Assigned task → Pictures stay out; please output the remaining data exactly.

Information supplied →
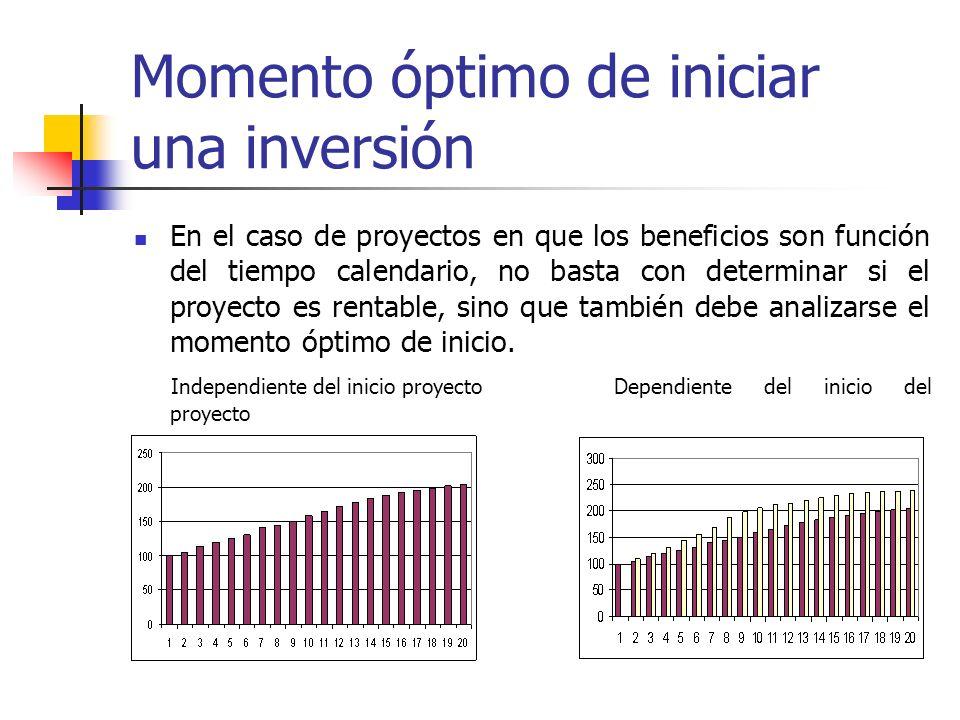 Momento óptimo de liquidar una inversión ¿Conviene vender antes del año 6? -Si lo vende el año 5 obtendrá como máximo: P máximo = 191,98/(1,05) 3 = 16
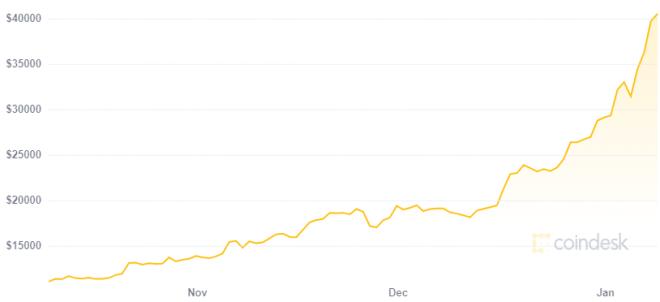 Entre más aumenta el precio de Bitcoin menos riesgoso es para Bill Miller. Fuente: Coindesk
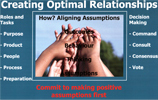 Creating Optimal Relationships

Solved exercise →
 Momento óptimo de liquidar una inversión ¿Conviene vender antes del año 6? -Si lo vende el año 5 obtendrá como máximo: P máximo = 191,98/(1,05) 3 = 16
 Entre más aumenta el precio de Bitcoin menos riesgoso es para Bill Miller. Fuente: Coindesk
 Creating Optimal Relationships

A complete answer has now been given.